West's free speech stand bars blasphemy ban - OIC

(Reuters) - Western opposition has made it impossible for Muslim states to obtain a ban on blasphemy, including anti-Islamic videos and cartoons that have touched off deadly riots, the Islamic world's top diplomat said.

Ekmeleddin Ihsanoglu, secretary general of the Organisation of Islamic Cooperation (OIC), said his 57-nation body would not try again for United Nations support to ban insults to religion, but appealed for states to apply hate-speech laws concerning Islam.

"We could not convince them," said the Turkish head of the 57-member organisation which had tried from 1998 until 2011 to get a United Nations-backed ban on blasphemy.

"The European countries don't vote with us, the United States doesn't vote with us."

Western countries see the publication of such images and materials as a matter of free speech.

The posting of an amateurish U.S.-made video portraying the Prophet Mohammad as a foolish womaniser and the publication of caricatures of him in France last month led to violent protests and renewed calls from the Muslim world for a global law against blasphemy.

The protests claimed some two dozen lives.

Ihsanoglu told a conference in Istanbul at the weekend that the OIC had failed to win a ban at the United Nations and would not revive its long diplomatic campaign for one.

Asked about recent media reports that the OIC wanted to resume the campaign for a blasphemy ban, he said: "I never said this and I know this will never happen."

The OIC respects freedom of expression but sees anti-Islam videos and cartoons as an abuse of this freedom that Western countries should sanction through their own blasphemy or hate crime laws, he said.

LONG DIPLOMATIC STRUGGLE

Ihsanoglu's statement clarified the OIC stand at a time when Muslim religious leaders have stepped up demands for an international blasphemy law and politicians have accused Western states of spreading anti-Muslim hatred under the protection of their free-speech laws.

Starting in 1998, the 57-nation OIC won majorities in U.N. rights bodies and at the U.N. General Assembly every year for non-binding resolutions on "combating defamation of religions" that Western states opposed as potential threats to free speech.

But support for these texts steadily fell to just over 50 percent by 2010, because of strong Western and growing Latin American opposition, and the OIC opted for a weaker resolution against intolerance towards all religions last year.

That more general resolution, drawn up with the United States and the European Union, passed unanimously.

The long dispute highlighted differing views of free speech in Western and Muslim countries. Ihsanoglu said Western states had a "strange understanding" of free speech if it could be abused to hurt and insult others.

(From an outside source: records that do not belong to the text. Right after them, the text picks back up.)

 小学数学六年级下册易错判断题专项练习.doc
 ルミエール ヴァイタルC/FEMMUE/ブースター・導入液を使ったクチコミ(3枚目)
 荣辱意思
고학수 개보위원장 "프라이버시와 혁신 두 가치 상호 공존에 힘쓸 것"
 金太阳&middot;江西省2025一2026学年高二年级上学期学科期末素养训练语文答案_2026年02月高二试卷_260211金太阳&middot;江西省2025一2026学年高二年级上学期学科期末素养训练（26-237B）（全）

Responding at the United Nations last month to the Muslim protests against the U.S.-made video "Innocence of Muslims" parodying Prophet Mohammad, President Barack Obama condemned the film but staunchly defended free speech.

"The strongest weapon against hateful speech is not repression, it is more speech - the voices of tolerance that rally against bigotry and blasphemy," he said.

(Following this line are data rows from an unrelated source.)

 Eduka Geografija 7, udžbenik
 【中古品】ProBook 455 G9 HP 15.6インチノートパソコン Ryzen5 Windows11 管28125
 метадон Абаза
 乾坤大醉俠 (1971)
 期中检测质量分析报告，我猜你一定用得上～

Explaining his decision not to pursue a world ban, Ihsanoglu said the 1966 International Covenant on Civil and Political Rights and a non-binding 2011 U.N. General Assembly resolution against religious intolerance provided a sufficient basis for U.N. member states to take legal action.

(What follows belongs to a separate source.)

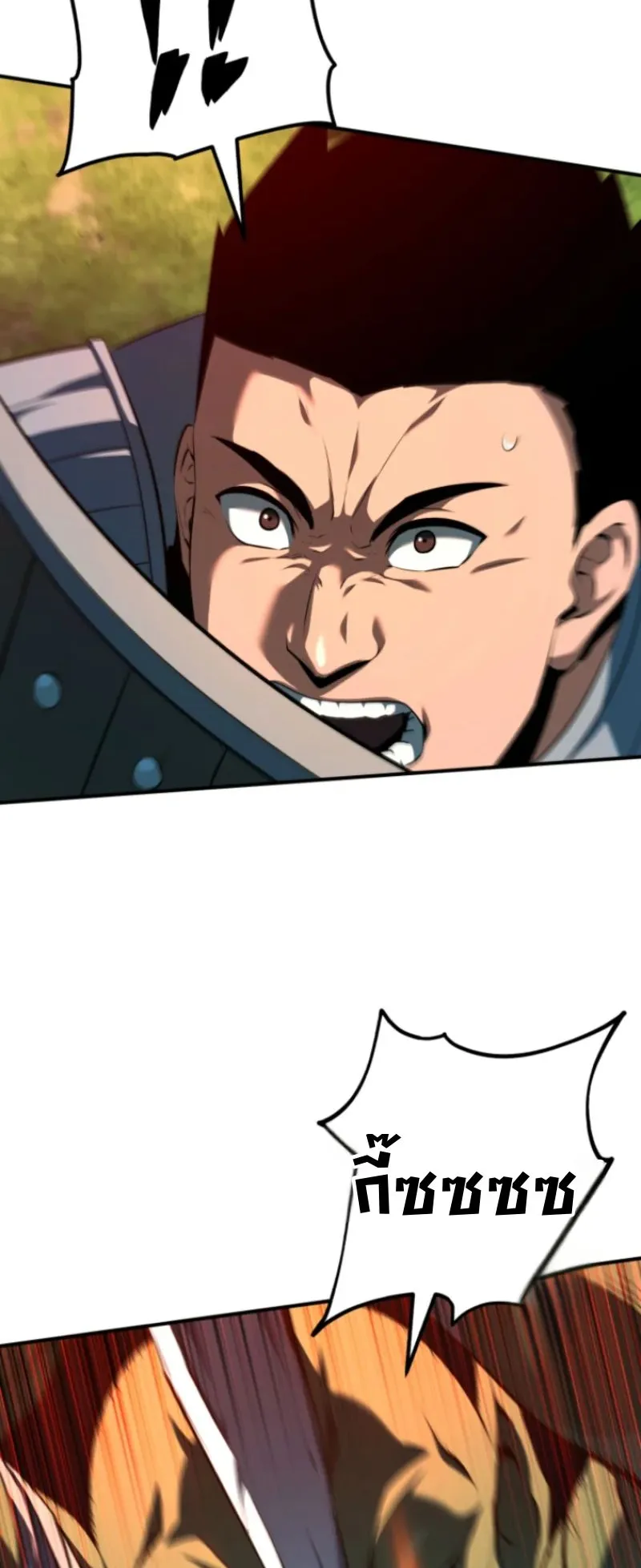 The Return of the Unrivaled Genius Ranker ตอนที่ 3 หน้า 116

"We have enough law and we need to implement these laws," he said.

PAKISTAN'S NEGATIVE EXAMPLE

Muslim politicians have stepped up their denunciations of Western free speech policies following the video and cartoons lampooning Prophet Mohammad. Muslims consider any criticism of him as highly offensive and beyond free speech protection.

"We cannot accept insults to Islam under the guise of freedom of thought," Turkish Prime Minister Tayyip Erdogan told the Istanbul conference.

"We Muslims want the same respect shown to Jewish culture, which we support," Turkish Foreign Minister Ahmet Davutoglu said.

The respect Islam shows to the Jewish culture can be seen throughout the Qur'an, and I doubt Muslims would want to be treated as the "sons of apes and pigs."